→ **Dataset entries**
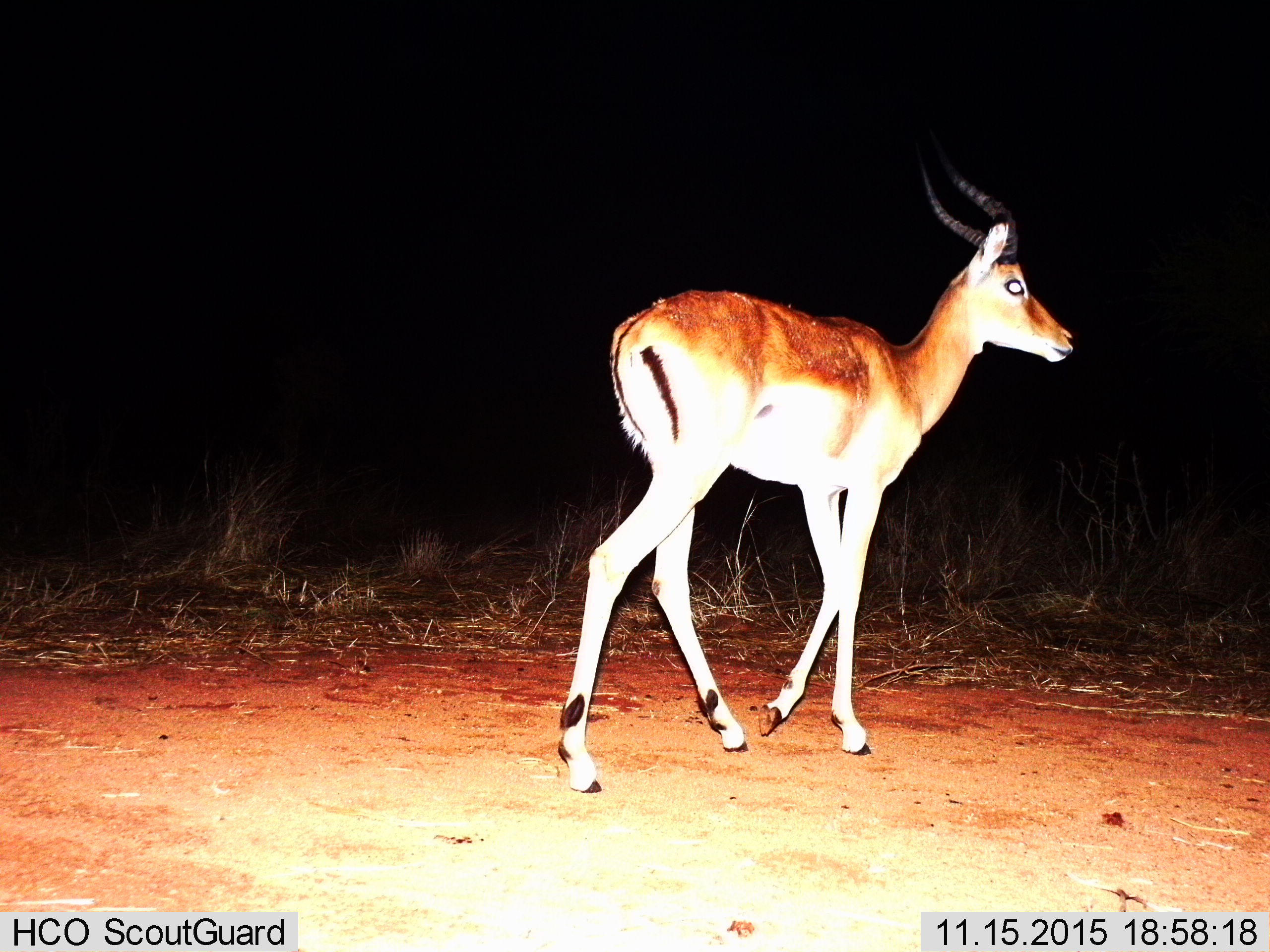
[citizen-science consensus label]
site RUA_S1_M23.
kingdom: Animalia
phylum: Chordata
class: Mammalia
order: Artiodactyla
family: Bovidae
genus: Aepyceros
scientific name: Aepyceros melampus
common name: impala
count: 1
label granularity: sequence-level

→ **Task instructions**
One exact copy of the data, no pictures: write it out line for line.

→ **Solution to the exercise**
[citizen-science consensus label]
site RUA_S1_M23.
kingdom: Animalia
phylum: Chordata
class: Mammalia
order: Artiodactyla
family: Bovidae
genus: Aepyceros
scientific name: Aepyceros melampus
common name: impala
count: 1
label granularity: sequence-level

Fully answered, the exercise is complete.